Files

T

Codex fced0520fe fix: serialize codex submit bursts

2026-05-19 23:55:31 +00:00

7.8 KiB

Raw Blame History

Code Queue Supervision Policy

This document defines the long-term operating model for using Code Queue as a parallel delivery infrastructure under a human or lead-agent supervisor. It is a coordination policy, not a replacement for docs/reference/microservices.md, docs/reference/observability.md, docs/reference/user-service-delivery.md, or the Code Queue runtime contracts.

Scope

Use this policy when a delivery goal is too large for one Code Queue task and must be split across multiple queues, services, or infrastructure lanes.

This policy applies to:

user-service CI/CD rollouts;
multi-service fixes that need several isolated worktrees;
infrastructure defects found while user-service work is running;
follow-up validation, retry, and acceptance coordination;
manual supervisor work that keeps Code Queue tasks moving without taking over their implementation.
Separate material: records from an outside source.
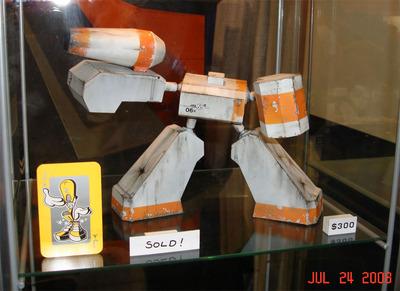 J6s-06-jester-mod1-trampt-33719m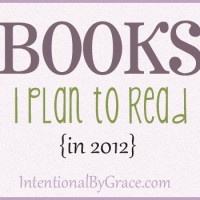 books i plan to read 2012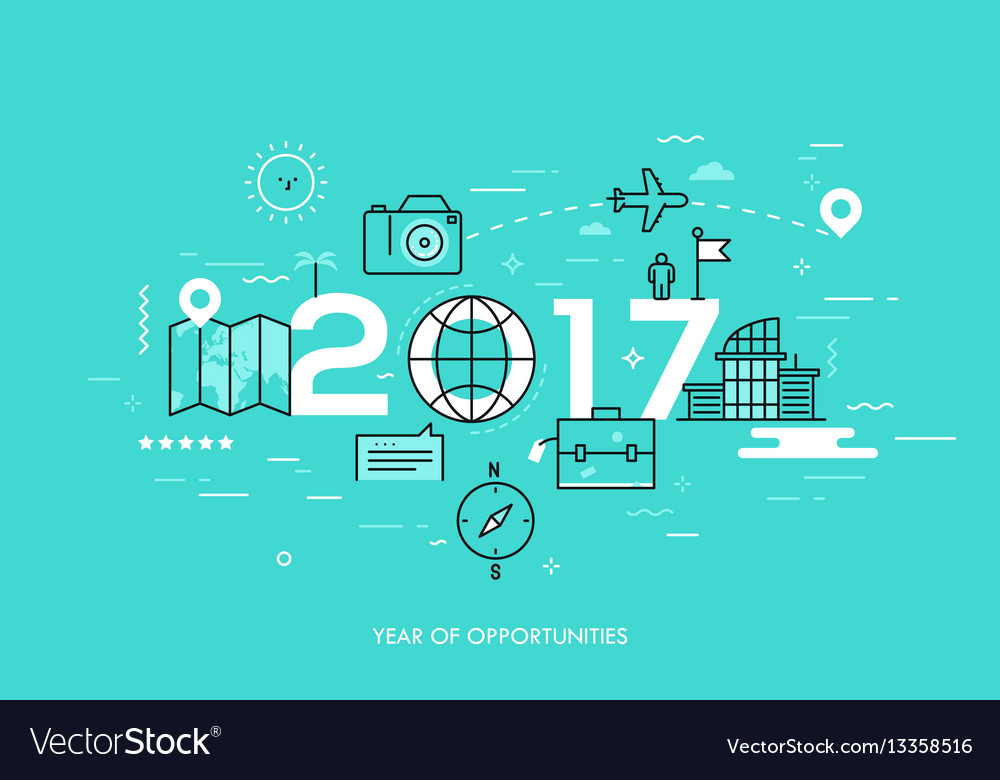Infographic banner 2017 - year of opportunities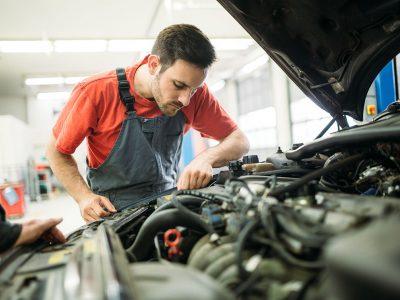 Técnico de Manutenção Industrial – Mecatrónica Automóvel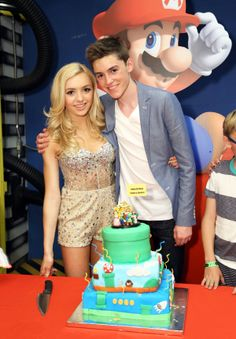 See Fun Pics of the Most Stylish Celebs at Peyton List's Sweet 16   Twist peyton looks so pretty and her brother looks wow stunning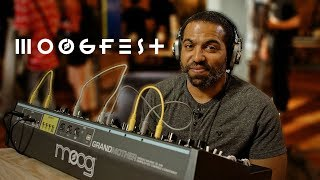 Take a Look at Moogfest 2018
It does not authorize bypassing the normal deployment, Git, or production safety rules.

Operating Principle

The supervisor owns the outcome. Code Queue tasks own bounded execution.

The supervisor should keep a live map of the delivery goal, active queues, blockers, evidence gaps, and next recovery action. Code Queue workers should receive self-contained prompts with enough context to execute without relying on GitHub issue visibility or chat history.

The goal of central supervision is to increase delivery throughput and availability without turning every defect into a manual one-off fix.

Task Design

Every Code Queue task must have a narrow ownership boundary.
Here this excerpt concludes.